Although our data suggest that SYVN1 targets SERPINA1E342K/ATZ degradation by the lysosome, the mechanisms by which SYVN1 specifically recognizes SERPINA1E342K/ ATZ and facilitates conversion of insoluble SERPINA1E342K/ATZ to a soluble one are unknown. A recent study shows that ER-resident glycoprotein OS-9 (endoplasmic reticulum lectin) selectively binds to a misfolded mutant SERPINA1/AAT (NHK) through recognizing oligosaccharides on the NHK, then associates with the ER chaperone HSP90B1 (heat-shock protein 90 β family member 1), and interacts with SYVN1 through SEL1L (SEL1L ERAD E3 ligase adaptor subunit), which is required for the degradation of mutant SERPINA1/ AAT.16, 44 Both NHK and SERPINA1E342K/ATZ belong to SERPINA1/AAT variants, they may share some similar mechanisms for SERPINA1E342K/ATZ recognition in the ER. As we known, ubiquitin is a universal degradation signal used for protein disposal via the proteasome and autophagy.45 Because ubiquitin possesses 7 internal lysine residues, polyubiquitin chains are formed as structurally distinct polymers via different linkages, leading to distinct functional outcomes.36, 46 We have previously shown that SYVN1 is capable of mediating SERPINA1E342K/ATZ ubiquitination,29 but the type of polyubiquitin linkage with that SERPINA1E342K/ATZ is modified is not clear.
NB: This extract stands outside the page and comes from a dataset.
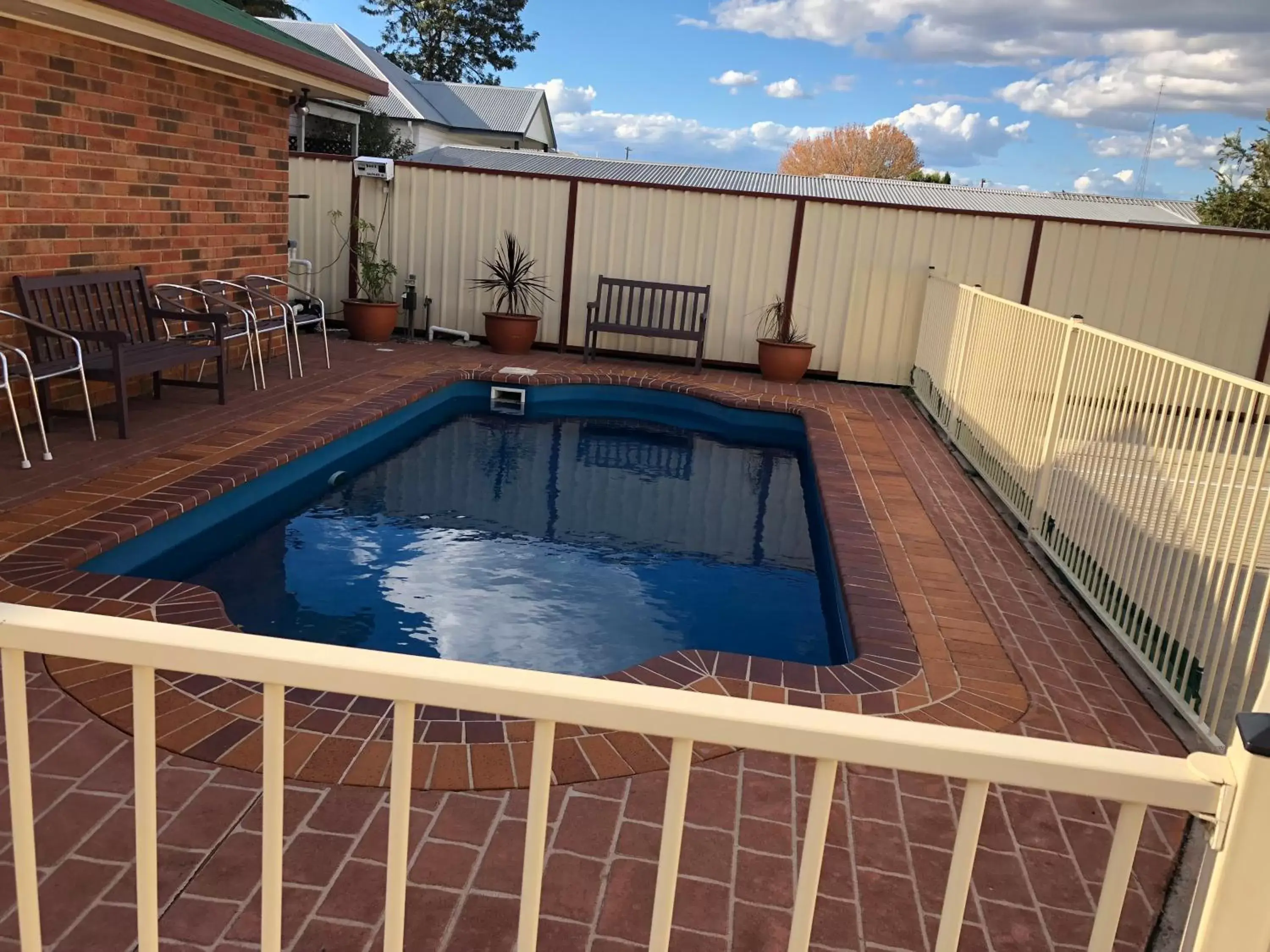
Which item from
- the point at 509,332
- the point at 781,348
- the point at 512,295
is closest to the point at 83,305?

In fact, our results revealed that SERPINA1E342K/ATZ with Lys48-linked polyubiquitin chains might be predominantly targeted for autophagic degradation. These observations depart from the generally accepted opinion that K48-linked polyubiquitin exclusively targets protein to the proteasome-dependent degradation,47-49 whereas K63-linked polyubiquitin is involved in lysosomal degradation.50 Notably, it has been reported that K48-linked ubiquitin-conjugated proteins accumulate when autophagy is impaired.51, 52 Although the UBA domain of SQSTM1 is more likely to bind K63-linked polyubiquitin chains, it also binds to K48-linked polyubiquitin chains.50, 53, 54 More interesting, SYVN1-mediated SERPINA1E342K/ATZ ubiquitination with K48-linked polyubiquitin chains also targets SERPINA1E342K/ATZ for proteasome-dependent degradation. Therefore, K48-linked polyubiquitinated SERPINA1E342K/ATZ may be degraded both through lysosome and proteasome pathways. The precise selectivity and underlying mechanisms for the ubiquitinated SERPINA1E342K/ATZ degradation is worth further exploring in detail.
Autophagy receptors are known to play pivotal roles in selective autophagy through recruiting and delivering cargo to the phagophore, the precursor to the autophagosome.33, 55 Currently known autophagy receptor proteins include SQSTM1, NBR1, CBL (Cbl proto-oncogene), BNIP3L (BCL2 interacting protein 3 like), STBD1 (starch binding domain 1), OPTN (optineurin), and CALCOCO2 (calcium binding and coiled-coil domain 2).33, 56-60 Among them, SQSTM1 simultaneously binds to polyubiquitinated proteins via its UBA domain and to the phagophore membrane component MAP1LC3B via its LC3-interacting region (LIR).61, 62 In particular, our findings have strongly suggested that SERPINA1E342K/ATZ and SQSTM1 indeed form a complex, which largely depends on SYVN1-mediated SERPINA1E342K/ATZ ubiquitination mainly through K48-linked polyubiquitin chains. In addition, we found that the UBA domain of SQSTM1 interacted with the K48-linked polyubiquitin chains of SERPINA1E342K/ATZ. These findings support that SQSTM1 functions as a cargo receptor to recruit SYVN1-mediated K48-linked polyubiquitination of SERPINA1E342K/ATZ to autophagosomes. In light of the central role of SQSTM1 in organizing the autophagosome followed by autophagic degradation, it is conceivable that the SERPINA1E342K/ATZ-SQSTM1 interaction could prominently augment the recruitment of SERPINA1E342K/ATZ to the autophagy receptors before targeting to autophagosome in vivo. However, whether and how other autophagy receptors actually form complexes and are involved in this process is worth further study.
Although our results indicate that SYVN1 plays a role in autophagic degradation of SERPINA1E342K/ATZ, it is noteworthy that SERPINA1E342K/ATZ degradation does not rely only on SYVN1, because it was found that NH4Cl treatment further increased the levels of SERPINA1E342K/ATZ compared with DMSO controls in SYVN1 knockdown cells in Fig. 1I. However, we can presume that autophagy is a predominant regulator in SYVN1-mediated SERPINA1E342K/ATZ degradation from the result that SERPINA1E342K/ATZ protein is more stable in atg5-knockout cells as compared with WT cells, although SYVN1 was overexpressed at the same time.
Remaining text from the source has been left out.